Actualités 1 minute 01 mai 2020

Le quotidien des chefs confinés : Édouard Loubet

Contraints par les ordres de confinement, les chefs se retrouvent au chômage technique. Nous leur avons demandé comment ils occupaient leur temps libre. Aujourd'hui, Édouard Loubet, chef de la Bastide de Capelongue.

"Je n’avais pas vraiment envie de rouvrir : cela faisait 15 jours que j’avais pris conscience de ce qui se passait, en Chine et ailleurs. Je me suis dit : je vais ouvrir pour rien. Mais finalement, je me suis lancé malgré mon pressentiment : c’était une manière de réveiller notre village du Luberon qui somnole en cette période creuse, et de nous préparer pour Pâques…

J’ai ouvert l’hôtel, puis le restaurant, rempli les frigos, mis les équipes en place, et j’ai appris la nouvelle en plein service grâce à mes clients qui étaient sur leur téléphone. J’avoue que j’ai été très contrarié.
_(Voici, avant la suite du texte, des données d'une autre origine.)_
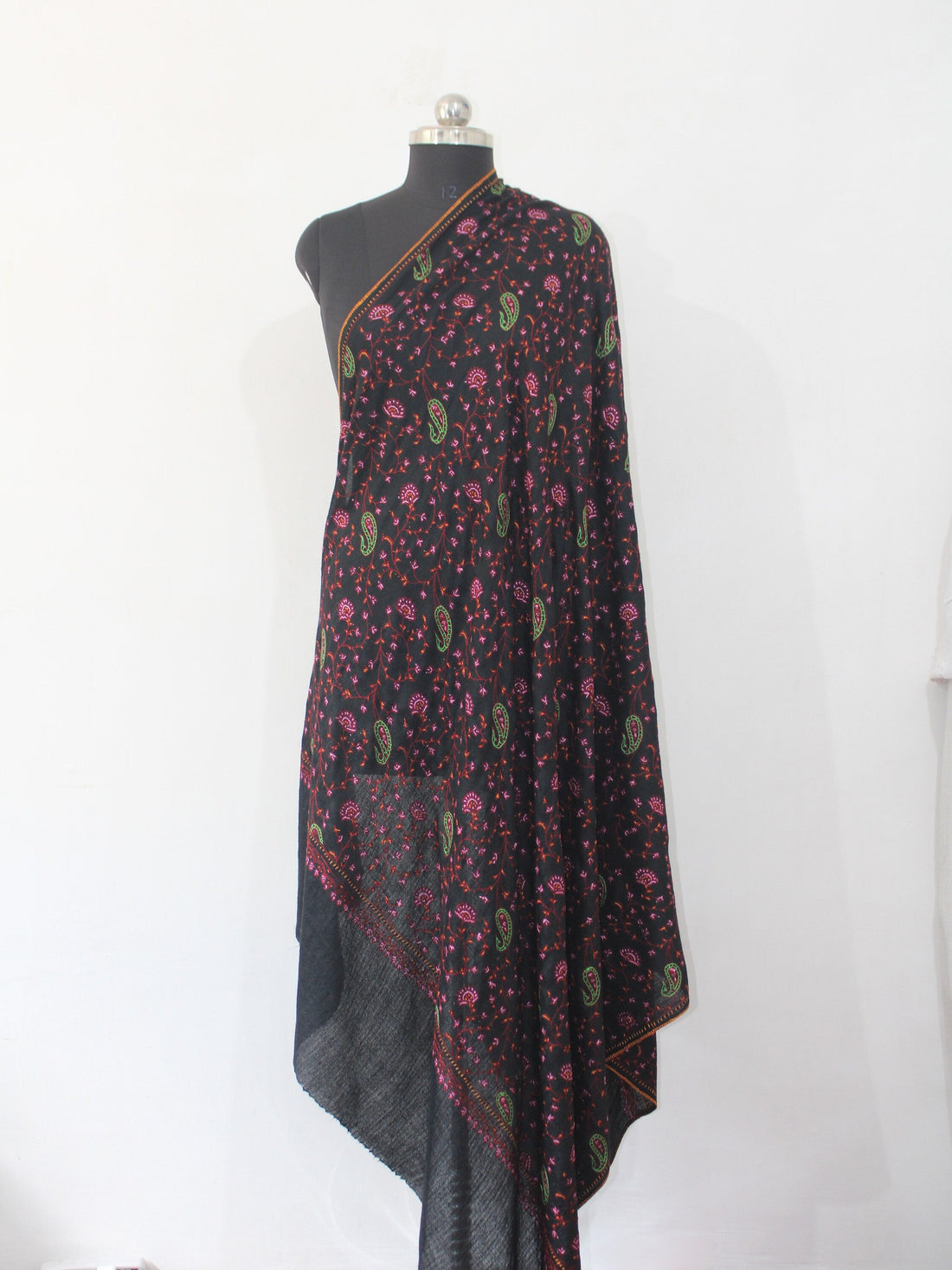 Black Merino Wool Kashmiri Shawl: Sozni Handwork Embroidery BATIN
Que le gouvernement ne nous ait pas prévenu en amont alors que le confinement était déjà dans l’air partout, et que les hommes politiques le réclamaient… Bref, le lundi, tout était fermé, toutes les équipes reparties en chômage technique, et moi, je filais dans ma voiture rejoindre mon épouse et mes enfants en montagne où nous sommes toujours confinés.

Nous avons beaucoup de chance : nous sommes en altitude, on fait l’école buissonnière, on joue à Robin Crusoé, on coupe du bois, on fait des barrages sur la rivière, on voit la neige progressivement remonter, les crocus et les violettes sortir, on entretient nos terres… ce qu’on n’a pas vraiment fait depuis dix ans, tellement nous sommes accaparés par nos maisons. Et surtout, on profite d’une vie de famille qu’on ne connaît pas habituellement. Vivre à plein temps avec nos enfants, c’est quand même un point positif.
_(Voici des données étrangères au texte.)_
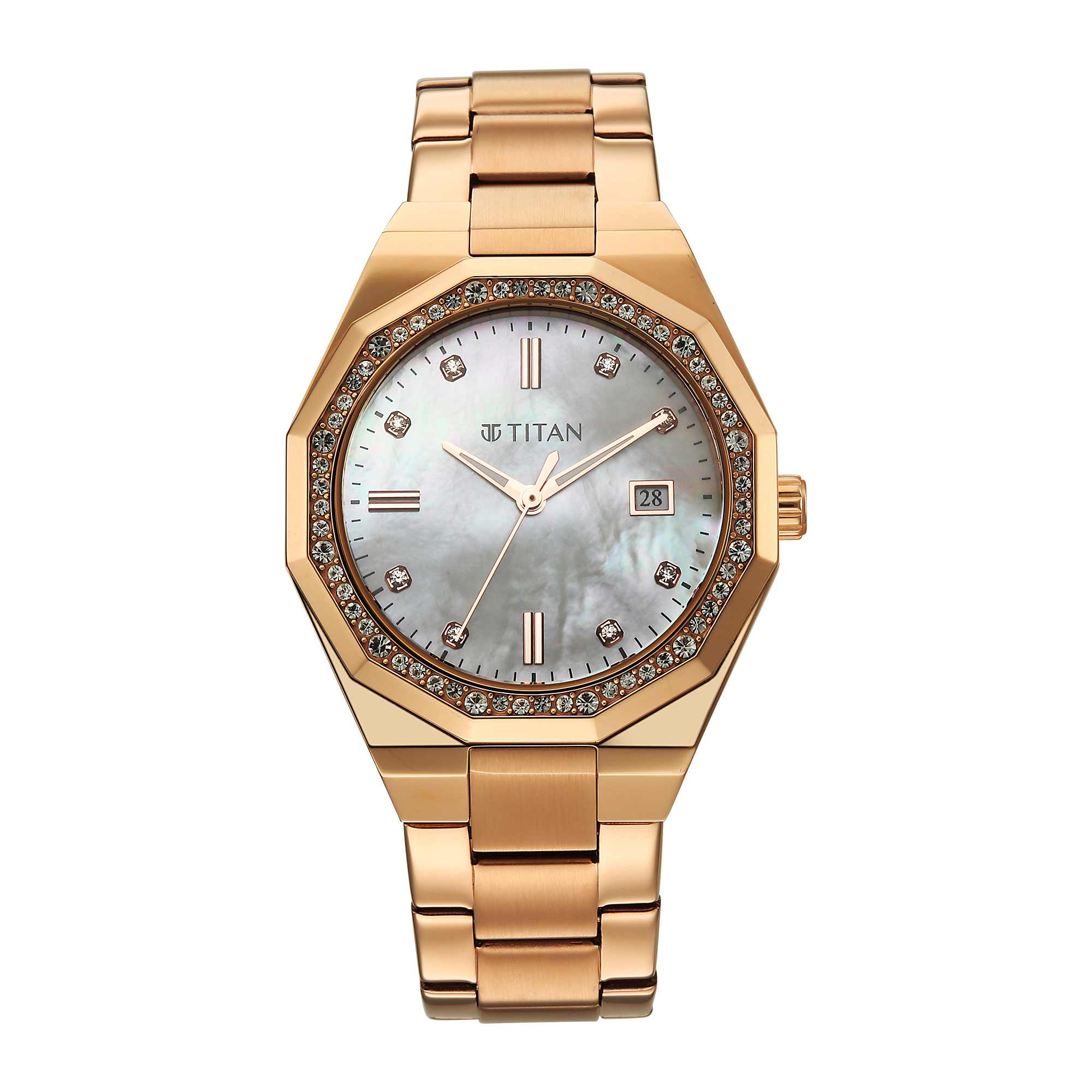 Titan Purple Mother of Pearl Dial Rose Gold Stainless Steel Strap Analog with Date Watch for Women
“Comme disait mon grand-père, le bœuf est lent, mais la Terre est patiente”

On profite aussi de ce temps pour développer encore plus l’activité agricole sur nos sites – quitte à donner ou à vendre cet excédent de fruits, de légumes et d’herbes. Certes, cette crise nous renforce dans nos positions locavores mais je ne suis pas un ayatollah : la gastronomie française est faite de très beaux produits qui viennent d’un peu partout. Dans le Vaucluse, nous sommes très bien servis par un climat et un terroir exceptionnels. La production dure près de dix mois et nous permet de changer notre carte cinq à six fois. Nous, le locavorisme, on le pratique depuis toujours dans nos établissements, qu’il s’agisse de nos poules et de nos lapins, de compost ou de permaculture – mais dorénavant, je vais sans doute communiquer un peu plus sur le sujet. À l’avenir, nous serons peut-être un peu plus "fermier", tout en restant dans l’exigence de l’excellence.
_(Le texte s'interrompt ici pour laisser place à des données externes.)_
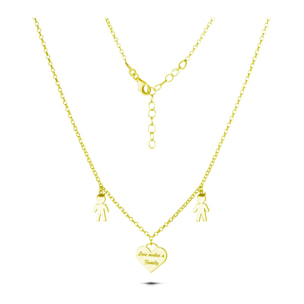 Collana Love Makes a Family Bimbo-Cuore-Bimbo con Pendente Argento Gold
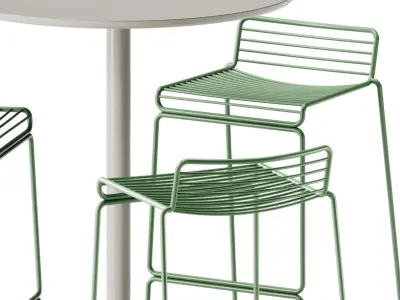 Soft Cafe Table by Muuto and Hee Bar Stool by Hay 3D model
La meilleure des choses, c’est de ne pas s’affoler et de ne pas courir dans tous les sens comme je vois beaucoup de chefs le faire autour de moi. L’important, c’est d’être fin prêt quand ça va redémarrer. J’espère que les hommes politiques vont consulter l’ensemble de la profession et édicter des règles adaptées à tous les établissements, et pas seulement aux grands groupes. Mais je suis confiant. En Corse, des incendies terribles ravagent le maquis, et quand on revient huit mois après, la nature reverdit. Comme disait mon grand-père, le bœuf est lent, mais la Terre est patiente."

Edouard Loubet est le chef de la Bastide de Capelongue, à Bonnieux.